>Officials kill bear suspected of mauling
CODY, Wyo. (AP) -- Federal wildlife officials tracked down and killed a grizzly bear Saturday that was suspected of fatally mauling a man outside Yellowstone National Park.
Chris Servheen, grizzly bear coordinator for the U.S. Fish and Wildlife Service, said the bear was found by trackers following a signal from a radio collar that had been placed around the bear's neck hours prior to the attack.
The animal was shot about two miles from where Erwin F. Evert's body was found.
Evert, 70, had been hiking Thursday east of Yellowstone.
The suspect bear had been trapped and tranquilized a few hours before the attack by members of the park's Grizzly Bear Study Team.
>School considers new policy after hat banned
COVENTRY, R.I. (AP) -- The superintendent of a Rhode Island school district that banned a second-grader's homemade hat because it displayed toy soldiers with tiny guns said Saturday he will work to change the policy to allow such apparel.
Coventry schools superintendent Ken Di Pietro said the no-weapons policy shouldn't limit student expression, especially when students are depicting "tools of a profession or service," such as the military or police. "The event exposed how a policy meant to ensure safe environments for students can become restrictive and can present an image counter to the work of our schools to promote patriotism and democracy," Di Pietro said.

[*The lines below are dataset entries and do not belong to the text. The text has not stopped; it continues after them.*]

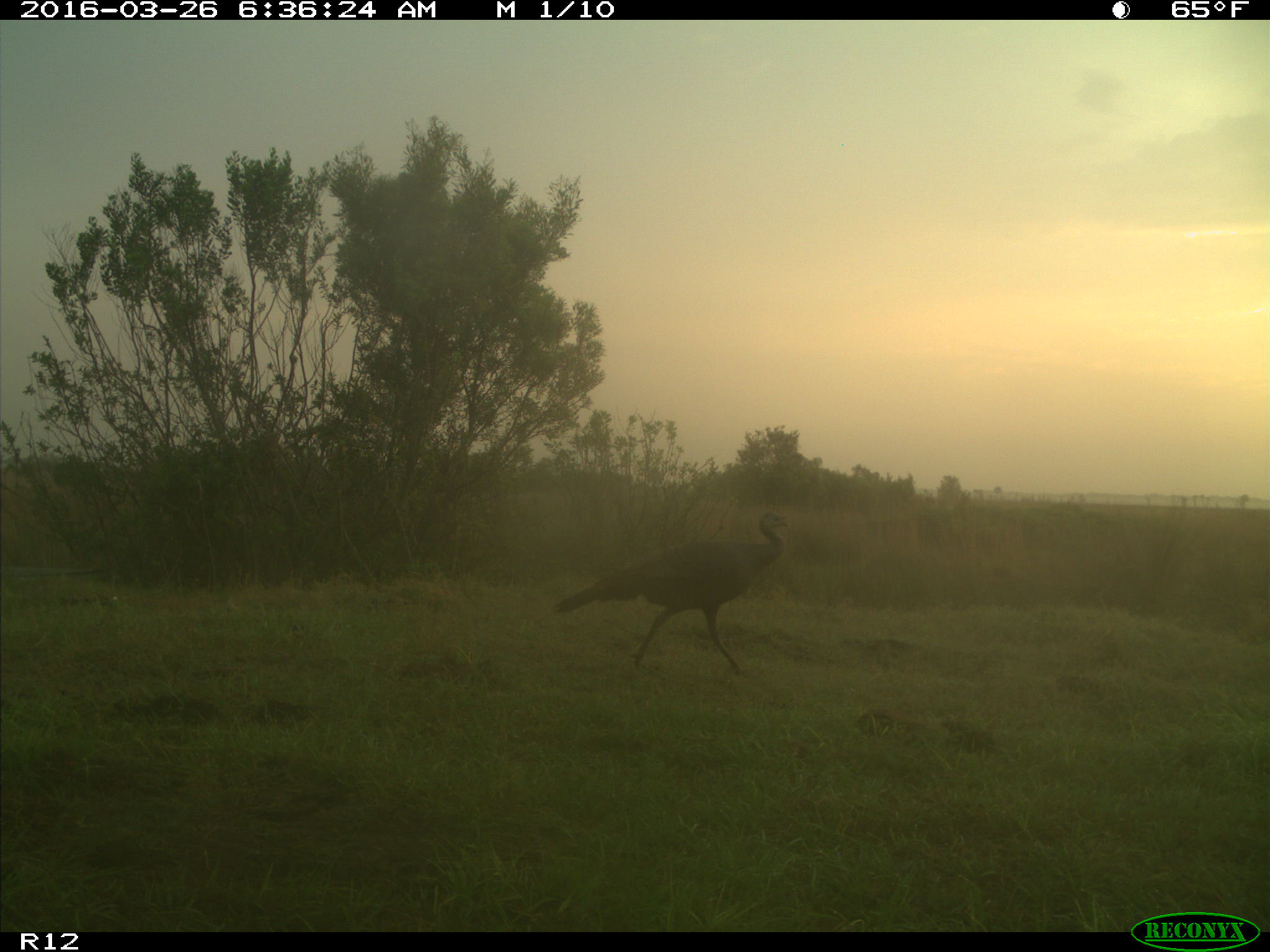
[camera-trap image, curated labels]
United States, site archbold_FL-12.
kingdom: Animalia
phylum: Chordata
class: Aves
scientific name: Aves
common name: birds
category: unidentified bird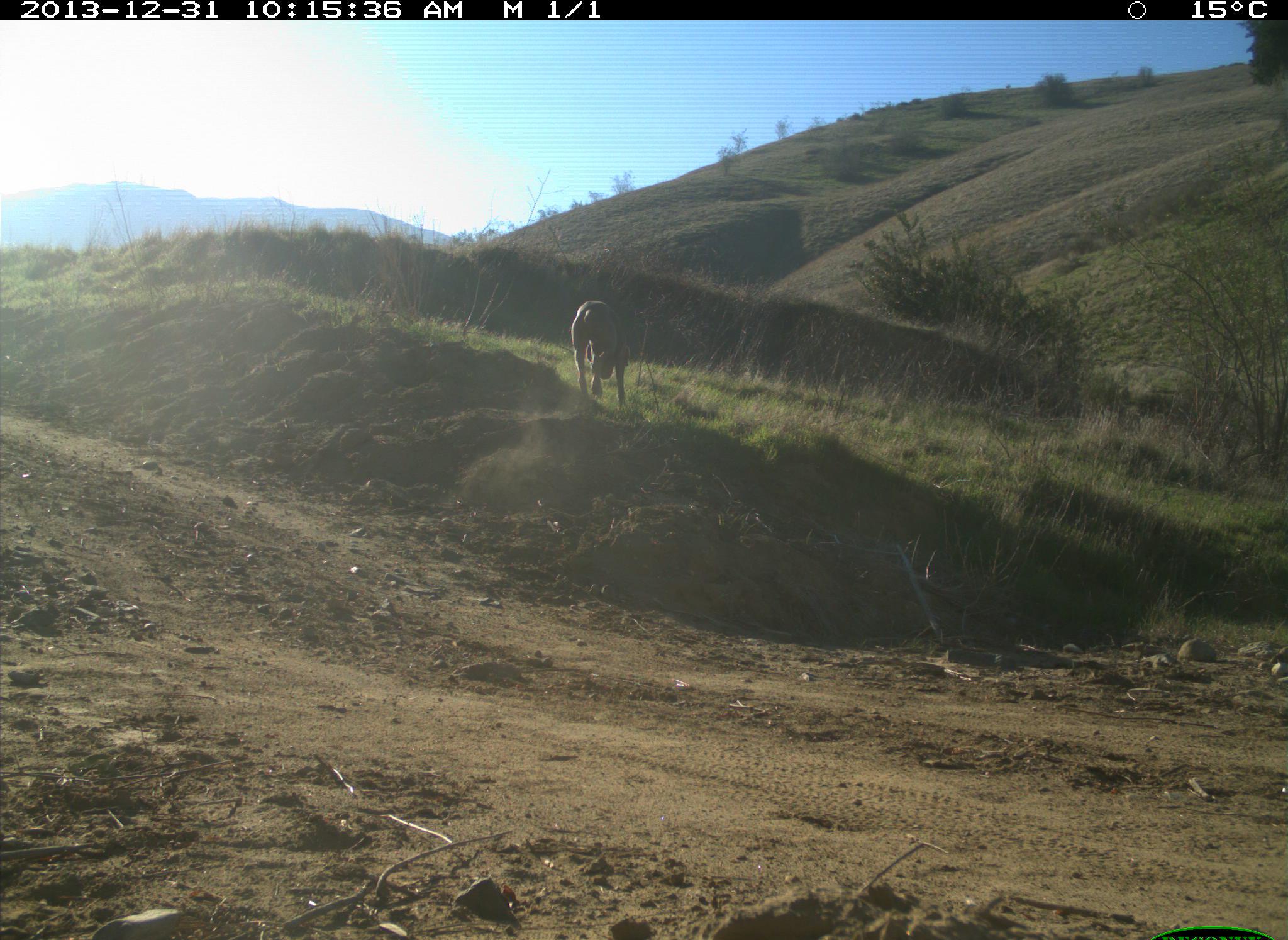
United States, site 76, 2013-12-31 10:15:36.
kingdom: Animalia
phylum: Chordata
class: Mammalia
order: Carnivora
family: Canidae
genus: Canis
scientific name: Canis familiaris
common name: domestic dog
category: dog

David Morales, 8, made the hat after choosing a patriotic theme for a school project. He glued plastic Army figures to a camouflage baseball cap. But school officials banned the hat, saying the guns carried by the Army figures violated school policy.

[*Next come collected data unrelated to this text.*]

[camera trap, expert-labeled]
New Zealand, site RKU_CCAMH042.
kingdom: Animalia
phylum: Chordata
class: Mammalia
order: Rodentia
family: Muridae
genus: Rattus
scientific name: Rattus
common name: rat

>Income tax employee saves man's life
FRANKFORT, Ky. (AP) -- A Kentucky man Saturday was crediting a state income tax employee with saving his life when he had a heart attack during a phone call about his tax bill.
The Lexington Herald-Leader reported that Earl Phillips was talking with state revenue employee Natalie Brown on May 26 when she noticed that he seemed ill.
Phillips said that he didn't want to tell a complete stranger that he needed help, but she verified his address and then called emergency responders.
He was later transferred to a Louisville hospital, where doctors put a stent in his heart. He had a 90 percent blockage in one of his arteries.